Free college tuition for all sounds great, but this simple rule change will benefit 4.2 million low-income workers, and perhaps as many as 270,000 in Michigan.
To be clear, the federal OT rule still contains a number of employer-friendly exemptions, allowing companies to avoid overtime pay for all executives, administrators, managers, supervisors and some white-collar professional categories. For the rest, the rule carries on the American tradition dating back to the 1930s of a 40-hour work week and time-and-a-half for anything beyond that.
Businesses want to run out the clock
It should be noted that, in the 1980s and ‘90s, when the OT requirement was much more significant, the economy did just fine. Each year, inflation made the frozen threshold a little less significant. In 2004, Bush’s decision to sign a minor update to OT eligibility certainly did not raise a clamor.
And the timing of Obama’s decision to update overtime is clearly pertinent. Since the recession hit in 2008, millions of workers have been working harder as mandatory overtime became more common.
At the same time, employers have enjoyed huge gains in worker productivity since President Ford raised OT eligibility 40 years ago. More recently, many corporations have enjoyed near-record profits.
But on Capitol Hill, those with a libertarian mentality agree with their corporate allies that the new rule will backfire and cost jobs. This is the same argument directed against minimum wage hikes.

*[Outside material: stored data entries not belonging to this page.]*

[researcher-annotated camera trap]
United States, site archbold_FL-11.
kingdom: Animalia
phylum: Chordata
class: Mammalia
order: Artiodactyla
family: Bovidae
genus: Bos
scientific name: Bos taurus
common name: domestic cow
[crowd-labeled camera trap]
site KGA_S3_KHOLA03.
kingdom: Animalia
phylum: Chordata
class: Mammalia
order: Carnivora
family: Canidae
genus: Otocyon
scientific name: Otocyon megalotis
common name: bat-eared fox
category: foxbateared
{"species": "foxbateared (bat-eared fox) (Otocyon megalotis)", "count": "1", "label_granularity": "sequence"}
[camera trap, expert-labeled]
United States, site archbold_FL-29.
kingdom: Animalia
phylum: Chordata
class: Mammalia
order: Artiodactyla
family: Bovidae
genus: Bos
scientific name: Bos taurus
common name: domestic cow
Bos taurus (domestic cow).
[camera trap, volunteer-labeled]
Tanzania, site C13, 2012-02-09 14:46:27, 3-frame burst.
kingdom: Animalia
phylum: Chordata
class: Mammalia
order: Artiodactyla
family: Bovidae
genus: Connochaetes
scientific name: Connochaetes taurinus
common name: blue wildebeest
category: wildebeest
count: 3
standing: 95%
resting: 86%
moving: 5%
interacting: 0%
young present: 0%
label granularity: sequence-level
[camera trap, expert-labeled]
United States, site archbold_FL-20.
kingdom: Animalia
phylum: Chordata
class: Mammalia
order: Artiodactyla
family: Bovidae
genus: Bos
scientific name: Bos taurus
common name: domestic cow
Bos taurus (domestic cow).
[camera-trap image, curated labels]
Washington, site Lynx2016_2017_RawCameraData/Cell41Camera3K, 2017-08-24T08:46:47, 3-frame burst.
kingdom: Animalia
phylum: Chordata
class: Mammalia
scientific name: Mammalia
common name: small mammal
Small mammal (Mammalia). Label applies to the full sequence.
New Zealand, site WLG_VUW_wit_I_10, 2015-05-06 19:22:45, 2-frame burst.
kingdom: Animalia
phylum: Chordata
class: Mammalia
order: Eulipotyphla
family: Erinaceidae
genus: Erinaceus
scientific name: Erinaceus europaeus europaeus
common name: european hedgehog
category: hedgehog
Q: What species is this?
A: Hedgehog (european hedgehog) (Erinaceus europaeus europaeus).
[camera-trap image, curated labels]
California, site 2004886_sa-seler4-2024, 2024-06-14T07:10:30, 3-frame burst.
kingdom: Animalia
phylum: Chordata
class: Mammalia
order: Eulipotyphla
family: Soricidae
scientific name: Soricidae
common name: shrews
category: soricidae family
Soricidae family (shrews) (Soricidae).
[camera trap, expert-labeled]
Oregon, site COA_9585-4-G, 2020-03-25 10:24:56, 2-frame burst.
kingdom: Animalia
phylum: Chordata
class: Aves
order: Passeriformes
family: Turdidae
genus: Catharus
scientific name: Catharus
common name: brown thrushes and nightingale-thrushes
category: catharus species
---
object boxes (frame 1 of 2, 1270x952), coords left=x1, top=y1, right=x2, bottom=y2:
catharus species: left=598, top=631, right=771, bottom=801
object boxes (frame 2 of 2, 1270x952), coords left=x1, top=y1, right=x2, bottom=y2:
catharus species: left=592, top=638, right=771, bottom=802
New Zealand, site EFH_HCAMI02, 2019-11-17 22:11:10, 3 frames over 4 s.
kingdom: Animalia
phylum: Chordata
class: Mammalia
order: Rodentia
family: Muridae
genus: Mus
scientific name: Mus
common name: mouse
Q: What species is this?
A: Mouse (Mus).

Yet, the many minimum wage increases across the country over the past several years at the state and local level, according to most research, have not hurt employment.
The outdated federal minimum wage requirement represents another area where declining value over many years, due to the long-term impact of inflation, has incrementally boosted the bottom line for companies on an annual basis. The business community wants to run out the clock for as long as possible.
If expanding OT eligibility hurts job growth, shouldn’t the flip-side indicate that for all those years when the threshold kept sinking it must have helped create more jobs?
I wonder how many companies benefiting from the weakened overtime rules of the recent past used that advantage – that yearly bonus – to hire more people. After the mass layoffs we have witnessed over the past decade, I doubt many have. Instead, the corporate strategy has been to cut their workforce and require the remaining employees to work more hours for the same pay – or less.
That’s the way it works in the real world for really average workers. Under the new OT rules, it’s a shame all those folks can’t retroactively make up for their losses by putting in for back pay. They deserve it.